Surely for the train enthusiast, a visit by Charles Dickens’ Ghost of Christmas Past would evoke images of railroading.
Words and Photographs by Gary Dolzall
Along with the holiday season each year comes a rush of cherished memories, of family, friends, of past holidays and never-to-be-forgotten journeys. For the railroad enthusiast, the holiday season also may bring reflection and warm recall of some of our favorite railroad experiences, whether a holiday trip home aboard a train or captivating trackside experiences wrapped in wintry white snow. Surely for the train enthusiast, a visit by Charles Dickens’ Ghost of Christmas Past would evoke favorite images of railroading.
Such is indeed the case for me: No railroad-related memories stand more pristine in my own recall than, as a young teen, a Christmas trip with my parents aboard the superlative Santa Fe Super Chief, or years later in a generational turn, a journey with my wife and our children aboard the Amtrak Silver Star to enjoy a family Christmas holiday at Disney World.
The holidays (at least for those of us in Northern climes) also spur visions of trains in the snow and, yes, sometimes bone-chilling temperatures, offering us a chance to bring back to mind our favorite winter moments at trackside and, often, the memorable rail photographs that resulted.
In the photographs and captions that follow here, join me if you will at trackside for some of my own favorite snow-dressed scenes that recall the magic of winter railroading.
Like a ghostly specter appearing from winter’s snowy white vail, Milwaukee Road EMD SD40-2 184 and a sister hurry east with a manifest freight, passing through Duplainville, Wisconsin as a late winter blizzard rolls across America’s Upper Midwest on March 14, 1987.
Dusk is settling and the wind is howling across the Midwestern plains as an Illinois Central Gulf freight fights its way northbound at Gilman, Illinois on a bone-chilling January 1977 eve. Led by ICG EMD GP38AC 9505, the lash-up includes diesels wearing the liveries of merger partners Illinois Central and Gulf, Mobile & Ohio.
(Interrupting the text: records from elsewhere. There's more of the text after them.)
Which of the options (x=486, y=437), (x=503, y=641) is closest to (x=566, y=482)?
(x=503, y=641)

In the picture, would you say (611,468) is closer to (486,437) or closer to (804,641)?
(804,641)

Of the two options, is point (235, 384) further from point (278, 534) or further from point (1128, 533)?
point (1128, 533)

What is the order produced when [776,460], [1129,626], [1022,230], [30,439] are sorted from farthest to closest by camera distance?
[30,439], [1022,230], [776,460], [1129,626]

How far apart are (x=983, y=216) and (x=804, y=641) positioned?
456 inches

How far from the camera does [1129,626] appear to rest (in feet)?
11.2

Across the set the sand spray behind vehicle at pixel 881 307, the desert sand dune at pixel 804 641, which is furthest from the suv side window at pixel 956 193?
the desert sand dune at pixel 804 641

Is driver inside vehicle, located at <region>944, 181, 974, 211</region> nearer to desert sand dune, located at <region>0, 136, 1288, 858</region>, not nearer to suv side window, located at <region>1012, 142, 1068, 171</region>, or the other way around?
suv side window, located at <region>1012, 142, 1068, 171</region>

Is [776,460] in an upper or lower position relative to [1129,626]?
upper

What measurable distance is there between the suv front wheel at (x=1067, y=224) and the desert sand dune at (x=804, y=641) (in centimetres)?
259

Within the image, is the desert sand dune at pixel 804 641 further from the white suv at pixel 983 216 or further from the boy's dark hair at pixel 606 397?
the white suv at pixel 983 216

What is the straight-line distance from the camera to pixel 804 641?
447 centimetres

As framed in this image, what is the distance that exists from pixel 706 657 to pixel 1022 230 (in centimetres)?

Icicles decorate the eves of the Liden (Indiana) depot as Amtrak’s southbound Floridian races south on the Louisville & Nashville’s Monon Subdivision and clatters across the diamond crossing of the Norfolk & Western (ex-Nickel Plate) in December 1976. In a long tradition of railroading, the Linden operator has “hooped up” train orders which a member of the engine crew is about to grab while on the move.
Admired by railfans, the Soo Line, with a 4,000-mile route system extending north and west from Chicago to the Canadian border, was no stranger to the challenges of winter railroading. A Chicago-bound Soo Line freight with EMD SD40 736 on the point is making a pick-up amid knee-deep snow at Waukesha, Wisconsin in 1979.
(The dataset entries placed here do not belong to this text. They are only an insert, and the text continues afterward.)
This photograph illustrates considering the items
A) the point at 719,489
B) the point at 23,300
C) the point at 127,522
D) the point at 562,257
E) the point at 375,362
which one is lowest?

Set against the skyline of Milwaukee (Wisconsin), Amtrak’s pre-Superliner Empire Builder/North Coast Hiawatha makes its way westward on Milwaukee Road rails in 1979. The bank tower clock and thermometer in the distance tells us it is 2:09 p.m. and the temperature is 6 degrees Fahrenheit (-14 Celsius)!
Amid the golden glow of a February dusk, Chicago & North Western Electro-Motive SD45 963 is leading a Minneapolis-bound freight on C&NW’s Adams Subdivision as it passes alongside wintry Wisconsin marshland.
Wearing its original and striking “phase III” livery, Amtrak AEM-7 electric 918 is not the least bothered by the light cover of snow as it leads Train 153 – The New England Express – through Westport, Connecticut in 1991 (above). Far more daunting is the wintry weather as New York-bound Amtrak Acela 2027 eases it way through Bridgeport, Connecticut on Northeast Corridor rails buried in snow (below). At 9:40 a.m., on January 19, 1991, Conrail GE C36-7 6633 and kin have defeated both the winter cold and the tough grades of the Berkshire Hills as an eastbound freight reaches Washington, Massachusetts, and the summit of the famed “B&A” (Boston & Albany).
There is little doubt the conductor aboard Soo Line caboose No. 100 is thankful to be safely inside as his freight rides through Mother Nature’s swirling winter fury. The holidays, winter, and railroading – it is a combination guaranteed to leave train-watchers with cherished and lasting memories.